# Your goal:
Retype the data below without changes, starting at the line containing "Is wooden shelf, located" and ending at the line containing "1.08 meters", with both of those lines included.

# Extracted information:
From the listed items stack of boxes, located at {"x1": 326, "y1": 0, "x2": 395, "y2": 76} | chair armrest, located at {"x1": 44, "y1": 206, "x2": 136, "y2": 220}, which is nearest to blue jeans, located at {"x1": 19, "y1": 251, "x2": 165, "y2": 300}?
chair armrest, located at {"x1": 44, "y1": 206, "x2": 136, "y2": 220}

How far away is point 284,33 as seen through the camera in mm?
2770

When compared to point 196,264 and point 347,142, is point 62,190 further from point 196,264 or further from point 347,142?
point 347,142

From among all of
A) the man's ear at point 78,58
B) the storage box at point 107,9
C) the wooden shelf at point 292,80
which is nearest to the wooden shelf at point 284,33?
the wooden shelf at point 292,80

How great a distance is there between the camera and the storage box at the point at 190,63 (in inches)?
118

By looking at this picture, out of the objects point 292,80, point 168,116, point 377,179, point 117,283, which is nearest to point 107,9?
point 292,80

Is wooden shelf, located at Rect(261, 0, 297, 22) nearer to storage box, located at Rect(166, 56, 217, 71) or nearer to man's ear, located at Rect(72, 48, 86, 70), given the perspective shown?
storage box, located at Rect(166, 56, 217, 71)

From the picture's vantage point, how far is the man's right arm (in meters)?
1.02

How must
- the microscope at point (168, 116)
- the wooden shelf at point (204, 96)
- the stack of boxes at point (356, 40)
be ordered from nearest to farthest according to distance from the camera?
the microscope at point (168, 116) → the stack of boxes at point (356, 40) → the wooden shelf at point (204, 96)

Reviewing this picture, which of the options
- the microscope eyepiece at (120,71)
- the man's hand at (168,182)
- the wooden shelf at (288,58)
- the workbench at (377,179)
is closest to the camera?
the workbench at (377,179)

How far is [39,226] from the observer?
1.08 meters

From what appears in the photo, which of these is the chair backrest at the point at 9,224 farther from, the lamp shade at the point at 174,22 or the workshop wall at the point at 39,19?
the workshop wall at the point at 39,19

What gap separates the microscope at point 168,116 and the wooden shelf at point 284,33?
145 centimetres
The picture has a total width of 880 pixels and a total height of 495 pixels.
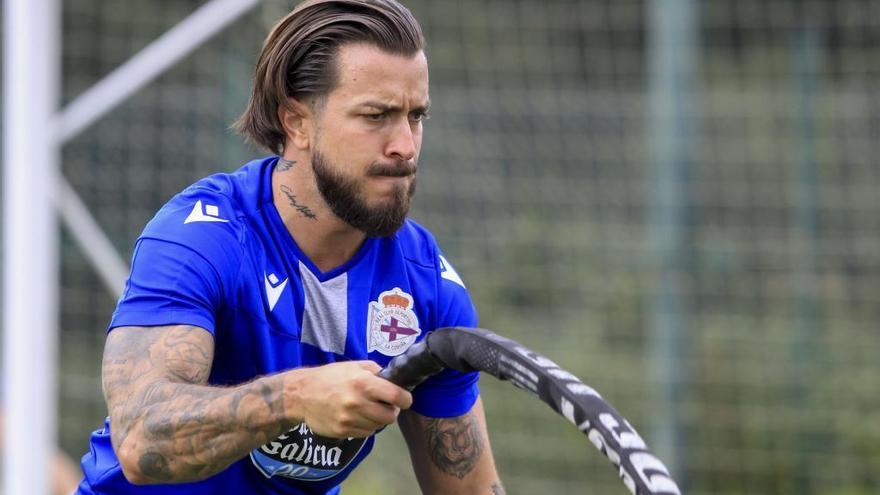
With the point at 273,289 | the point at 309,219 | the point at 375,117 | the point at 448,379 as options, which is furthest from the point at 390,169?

# Output for this exercise:
Is wooden shelf, located at Rect(261, 0, 297, 22) nearer to storage box, located at Rect(166, 56, 217, 71) or nearer to man's ear, located at Rect(72, 48, 86, 70), given the perspective shown?
storage box, located at Rect(166, 56, 217, 71)

From the picture's vantage point, how far is the man's right arm (in meters)?
1.02

How must
- the microscope at point (168, 116)
- the wooden shelf at point (204, 96)
- the stack of boxes at point (356, 40)
be ordered from nearest to farthest according to distance from the camera?
the microscope at point (168, 116) → the stack of boxes at point (356, 40) → the wooden shelf at point (204, 96)

Reviewing this picture, which of the options
- the microscope eyepiece at (120,71)
- the man's hand at (168,182)
- the wooden shelf at (288,58)
- the workbench at (377,179)
is closest to the camera?
the workbench at (377,179)

How far is [39,226] from the observer?
1.08 meters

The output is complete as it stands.